▸ GOAL OF THE EXERCISE:
Reproduce the records verbatim, starting with the line that contains "What item from" and ending with the line that contains "How far does", both lines included.
┌─ AVAILABLE DATA
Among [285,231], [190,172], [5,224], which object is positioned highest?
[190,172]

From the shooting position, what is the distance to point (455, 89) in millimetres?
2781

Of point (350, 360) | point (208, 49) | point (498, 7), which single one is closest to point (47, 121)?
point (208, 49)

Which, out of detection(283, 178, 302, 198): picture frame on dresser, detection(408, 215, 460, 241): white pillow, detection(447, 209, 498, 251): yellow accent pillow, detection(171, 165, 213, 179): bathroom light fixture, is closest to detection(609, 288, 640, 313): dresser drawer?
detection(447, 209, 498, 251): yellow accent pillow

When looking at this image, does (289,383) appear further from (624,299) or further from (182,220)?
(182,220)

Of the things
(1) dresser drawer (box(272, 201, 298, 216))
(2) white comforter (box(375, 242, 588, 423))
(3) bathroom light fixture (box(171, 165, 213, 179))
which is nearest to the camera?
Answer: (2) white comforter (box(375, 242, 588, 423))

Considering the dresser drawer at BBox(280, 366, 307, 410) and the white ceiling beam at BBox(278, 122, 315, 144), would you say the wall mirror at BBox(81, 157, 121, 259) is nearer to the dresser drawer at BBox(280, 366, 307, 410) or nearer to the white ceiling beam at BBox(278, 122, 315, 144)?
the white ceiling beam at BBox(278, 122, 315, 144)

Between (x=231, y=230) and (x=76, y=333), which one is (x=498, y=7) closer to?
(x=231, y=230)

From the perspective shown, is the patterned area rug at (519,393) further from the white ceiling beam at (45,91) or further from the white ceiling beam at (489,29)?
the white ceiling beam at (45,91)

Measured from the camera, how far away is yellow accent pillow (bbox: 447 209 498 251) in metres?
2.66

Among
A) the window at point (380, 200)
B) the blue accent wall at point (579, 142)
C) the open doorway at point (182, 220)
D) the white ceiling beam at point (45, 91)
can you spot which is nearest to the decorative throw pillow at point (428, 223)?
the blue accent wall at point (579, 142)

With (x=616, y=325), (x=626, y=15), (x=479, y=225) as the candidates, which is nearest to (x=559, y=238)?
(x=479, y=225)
└─
┌─ AVAILABLE DATA
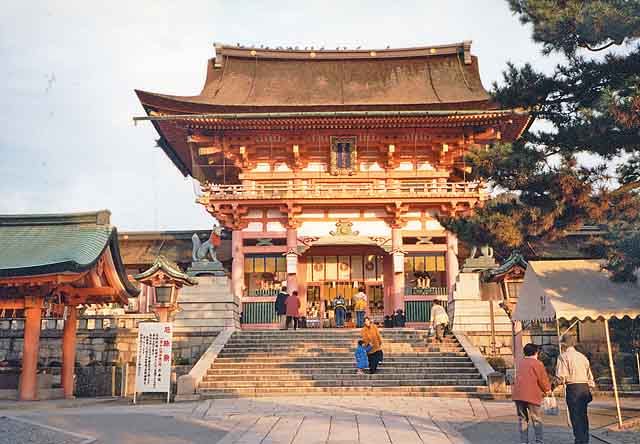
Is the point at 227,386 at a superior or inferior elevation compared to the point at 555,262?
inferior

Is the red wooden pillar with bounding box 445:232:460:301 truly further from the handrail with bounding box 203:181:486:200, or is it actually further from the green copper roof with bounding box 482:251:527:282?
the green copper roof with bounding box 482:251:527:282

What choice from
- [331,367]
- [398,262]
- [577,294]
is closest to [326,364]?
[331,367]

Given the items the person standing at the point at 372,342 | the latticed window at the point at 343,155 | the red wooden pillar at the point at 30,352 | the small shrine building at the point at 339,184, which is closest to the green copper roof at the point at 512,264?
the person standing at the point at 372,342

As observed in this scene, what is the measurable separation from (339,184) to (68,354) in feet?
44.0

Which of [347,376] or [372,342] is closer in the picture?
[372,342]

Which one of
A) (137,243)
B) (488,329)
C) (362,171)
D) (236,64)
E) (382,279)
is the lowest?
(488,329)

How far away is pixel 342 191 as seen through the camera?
└─
┌─ AVAILABLE DATA
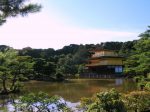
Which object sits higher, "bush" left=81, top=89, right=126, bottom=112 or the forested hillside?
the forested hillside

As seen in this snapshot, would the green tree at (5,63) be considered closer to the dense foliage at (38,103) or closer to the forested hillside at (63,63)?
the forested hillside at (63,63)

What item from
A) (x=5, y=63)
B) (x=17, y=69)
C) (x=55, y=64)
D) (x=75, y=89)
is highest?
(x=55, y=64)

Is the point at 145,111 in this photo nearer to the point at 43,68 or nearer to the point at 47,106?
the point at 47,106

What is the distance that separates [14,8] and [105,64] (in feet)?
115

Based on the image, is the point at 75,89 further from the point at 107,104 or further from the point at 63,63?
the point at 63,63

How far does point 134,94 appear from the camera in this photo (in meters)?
└─
▸ RESULT FOR THIS EXERCISE:
What item from
A) (x=5, y=63)
B) (x=17, y=69)
C) (x=55, y=64)
D) (x=75, y=89)
is highest?
(x=55, y=64)

Is the point at 145,111 in this photo nearer to the point at 43,68 or nearer to the point at 47,106?
the point at 47,106

What is the distance that separates [14,8] and [105,64] (in feet)?
115

Based on the image, is the point at 75,89 further from the point at 107,104 or further from the point at 63,63?
the point at 63,63

How far does point 134,94 appear from the camera in this photo (in meters)?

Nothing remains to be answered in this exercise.